Most debt securities (excluding short-term investments) are valued each
business day by an independent pricing service ("Service") approved by the
Board. Debt securities for which quoted bid prices are readily available and are
representative of the bid side of the market in the judgment of the Service are
valued at the mean between the quoted bid prices (as obtained by the Service
from dealers in such securities) and asked prices (as calculated by the Service
based upon its evaluation of the market for such securities). Other debt
securities are carried at fair value as determined by the Service, based on
methods which include consideration of: yields or prices of securities of
comparable quality, coupon, maturity and type; indications as to values from
dealers; and general market conditions.
NOTE 3 - Capital Shares:
The pro forma net asset value per share assumes 126,781 additional shares
of Common Stock of Dreyfus LifeTime Portfolios, Inc., Income Portfolio were
issued in connection with the proposed acquisition of Dreyfus Asset Allocation
Fund, Inc. by Dreyfus LifeTime Portfolios, Inc., as of September 30, 1995. The
number of additional shares issued was calculated by dividing the net assets of
Dreyfus Asset Allocation Fund, Inc., Income Portfolio at September 30, 1995 by
the net asset value per share of Dreyfus LifeTime Portfolios, Inc., Income
Portfolio at September 30, 1995 of $13.51 for Investor Class Shares. The pro
forma combined number of shares outstanding of 728,101 consists of the 126,781
shares issuable to Dreyfus Asset Allocation Fund, Inc., Income Portfolio in the
Merger and 601,320 shares of Dreyfus LifeTime Portfolios, Inc., Income Portfolio
outstanding at September 30, 1995.
NOTE 4 - Pro Forma Operating Expenses:
Although it is anticipated that there will be an elimination of certain
duplicative expenses as a result of the Merger, the actual amount of such
expenses can not be determined because it is not possible to predict the cost of
future operations.
NOTE 5 - Merger Costs:
Merger costs are estimated at approximately $60,000 and are not included
in the pro forma statement of operations since these costs are not reoccurring.
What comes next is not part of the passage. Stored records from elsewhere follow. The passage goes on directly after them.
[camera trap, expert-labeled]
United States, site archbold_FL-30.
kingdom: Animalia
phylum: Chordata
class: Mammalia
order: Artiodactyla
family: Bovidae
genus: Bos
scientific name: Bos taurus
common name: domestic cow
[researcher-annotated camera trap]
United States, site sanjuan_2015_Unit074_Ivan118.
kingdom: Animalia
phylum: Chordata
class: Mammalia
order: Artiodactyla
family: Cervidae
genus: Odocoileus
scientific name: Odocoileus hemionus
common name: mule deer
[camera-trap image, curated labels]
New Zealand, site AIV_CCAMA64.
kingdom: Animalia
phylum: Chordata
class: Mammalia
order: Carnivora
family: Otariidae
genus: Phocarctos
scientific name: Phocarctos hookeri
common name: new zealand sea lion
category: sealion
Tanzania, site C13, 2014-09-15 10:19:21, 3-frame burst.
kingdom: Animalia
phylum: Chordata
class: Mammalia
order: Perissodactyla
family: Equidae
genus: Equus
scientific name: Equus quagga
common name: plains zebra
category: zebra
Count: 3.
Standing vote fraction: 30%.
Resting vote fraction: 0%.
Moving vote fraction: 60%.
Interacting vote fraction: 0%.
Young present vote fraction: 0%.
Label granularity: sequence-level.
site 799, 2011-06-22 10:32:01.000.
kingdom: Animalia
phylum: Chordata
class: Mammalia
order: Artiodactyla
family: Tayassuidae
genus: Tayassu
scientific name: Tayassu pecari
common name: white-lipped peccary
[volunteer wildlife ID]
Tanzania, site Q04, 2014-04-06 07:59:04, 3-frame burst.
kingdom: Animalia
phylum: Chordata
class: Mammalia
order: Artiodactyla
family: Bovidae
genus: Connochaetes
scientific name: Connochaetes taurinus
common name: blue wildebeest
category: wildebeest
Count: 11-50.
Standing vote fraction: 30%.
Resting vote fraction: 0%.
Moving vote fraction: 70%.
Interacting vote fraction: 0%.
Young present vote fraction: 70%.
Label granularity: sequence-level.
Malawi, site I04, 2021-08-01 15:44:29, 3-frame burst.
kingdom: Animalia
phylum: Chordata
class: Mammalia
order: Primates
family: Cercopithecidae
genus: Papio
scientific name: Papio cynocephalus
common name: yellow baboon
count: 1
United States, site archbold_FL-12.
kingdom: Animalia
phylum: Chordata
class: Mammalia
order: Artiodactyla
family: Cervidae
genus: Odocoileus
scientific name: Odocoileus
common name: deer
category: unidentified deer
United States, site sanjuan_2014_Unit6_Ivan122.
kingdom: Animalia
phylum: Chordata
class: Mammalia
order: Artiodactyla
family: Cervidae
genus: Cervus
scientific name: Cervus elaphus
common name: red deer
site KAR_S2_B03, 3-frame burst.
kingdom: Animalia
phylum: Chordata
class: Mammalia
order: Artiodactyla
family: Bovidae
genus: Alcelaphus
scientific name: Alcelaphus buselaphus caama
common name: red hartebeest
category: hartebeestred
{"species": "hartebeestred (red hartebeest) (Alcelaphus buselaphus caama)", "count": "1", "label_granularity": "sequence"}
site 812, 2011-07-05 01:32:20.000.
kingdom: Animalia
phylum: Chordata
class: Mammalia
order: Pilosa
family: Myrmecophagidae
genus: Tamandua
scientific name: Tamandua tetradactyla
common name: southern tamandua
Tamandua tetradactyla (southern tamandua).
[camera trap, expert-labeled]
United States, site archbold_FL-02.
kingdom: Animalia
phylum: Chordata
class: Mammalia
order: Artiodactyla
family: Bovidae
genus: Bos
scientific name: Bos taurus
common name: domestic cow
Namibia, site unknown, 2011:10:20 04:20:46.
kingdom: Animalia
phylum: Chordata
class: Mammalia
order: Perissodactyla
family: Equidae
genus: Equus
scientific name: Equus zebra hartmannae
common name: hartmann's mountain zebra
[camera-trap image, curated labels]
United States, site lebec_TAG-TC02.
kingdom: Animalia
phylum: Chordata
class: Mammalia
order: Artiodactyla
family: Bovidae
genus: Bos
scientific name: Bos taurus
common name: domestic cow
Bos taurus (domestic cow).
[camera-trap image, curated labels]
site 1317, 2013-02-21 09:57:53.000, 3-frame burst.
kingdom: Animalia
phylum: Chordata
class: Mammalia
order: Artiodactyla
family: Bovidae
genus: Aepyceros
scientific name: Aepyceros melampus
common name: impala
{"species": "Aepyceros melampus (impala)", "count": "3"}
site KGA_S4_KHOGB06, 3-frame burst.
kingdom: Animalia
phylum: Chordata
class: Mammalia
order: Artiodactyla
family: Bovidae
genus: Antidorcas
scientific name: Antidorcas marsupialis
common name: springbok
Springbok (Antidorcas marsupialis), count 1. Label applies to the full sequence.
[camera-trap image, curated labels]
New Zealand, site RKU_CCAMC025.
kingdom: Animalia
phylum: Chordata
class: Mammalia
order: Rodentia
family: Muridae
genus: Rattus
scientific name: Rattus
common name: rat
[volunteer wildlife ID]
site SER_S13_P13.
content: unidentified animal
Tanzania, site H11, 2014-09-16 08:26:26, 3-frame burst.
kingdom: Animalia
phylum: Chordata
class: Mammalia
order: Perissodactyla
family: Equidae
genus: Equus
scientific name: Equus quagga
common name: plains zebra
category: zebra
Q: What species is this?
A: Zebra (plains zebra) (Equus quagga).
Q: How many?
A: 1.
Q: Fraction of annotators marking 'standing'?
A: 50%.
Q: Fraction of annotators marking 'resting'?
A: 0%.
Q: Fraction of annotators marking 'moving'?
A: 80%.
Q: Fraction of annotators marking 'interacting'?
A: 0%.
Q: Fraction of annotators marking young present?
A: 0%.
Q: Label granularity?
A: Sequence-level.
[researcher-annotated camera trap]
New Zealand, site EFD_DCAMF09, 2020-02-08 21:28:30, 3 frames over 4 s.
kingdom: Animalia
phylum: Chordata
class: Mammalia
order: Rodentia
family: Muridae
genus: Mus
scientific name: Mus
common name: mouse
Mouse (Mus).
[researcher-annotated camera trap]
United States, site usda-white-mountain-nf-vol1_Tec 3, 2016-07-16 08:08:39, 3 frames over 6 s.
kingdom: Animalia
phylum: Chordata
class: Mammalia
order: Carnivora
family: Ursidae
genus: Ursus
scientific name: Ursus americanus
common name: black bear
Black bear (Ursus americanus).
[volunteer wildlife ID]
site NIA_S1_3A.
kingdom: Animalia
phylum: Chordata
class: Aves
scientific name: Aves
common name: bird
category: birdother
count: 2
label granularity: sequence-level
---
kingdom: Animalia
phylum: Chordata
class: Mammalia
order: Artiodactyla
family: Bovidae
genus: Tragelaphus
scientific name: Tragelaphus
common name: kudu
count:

These costs represent the estimated expense of both Funds carrying out their
obligations under the Agreement and Plan of Reorganization and consist of
management's estimate of legal fees, accounting fees, printing costs and mailing
charges related to the proposed merger.
NOTE 6 - Federal Income Taxes:
Each Fund has elected to be taxed as a "regulated investment company"
under the Internal Revenue Code. After the Merger, Dreyfus LifeTime Portfolios,
Inc. intends to continue to qualify as a regulated investment company, if such
qualification is in the best interests of its shareholders, by complying with
the provisions available to certain investment companies, as defined in
applicable sections of the Internal Revenue Code, and to make distributions of
taxable income sufficient to relieve it from all, or substantially all, Federal
income taxes.
The identified cost of investments for the Funds is substantially the
same for both financial accounting and federal income tax purposes. The tax cost
of investments will remain unchanged for the combined entity.
NOTE 7 - Dividends To Shareholders:
On or before the Merger, the Income Portfolio of Dreyfus Asset Allocation
Fund, Inc. is expected to distribute any undistributed net investment income and
accumulated net realized capital gains.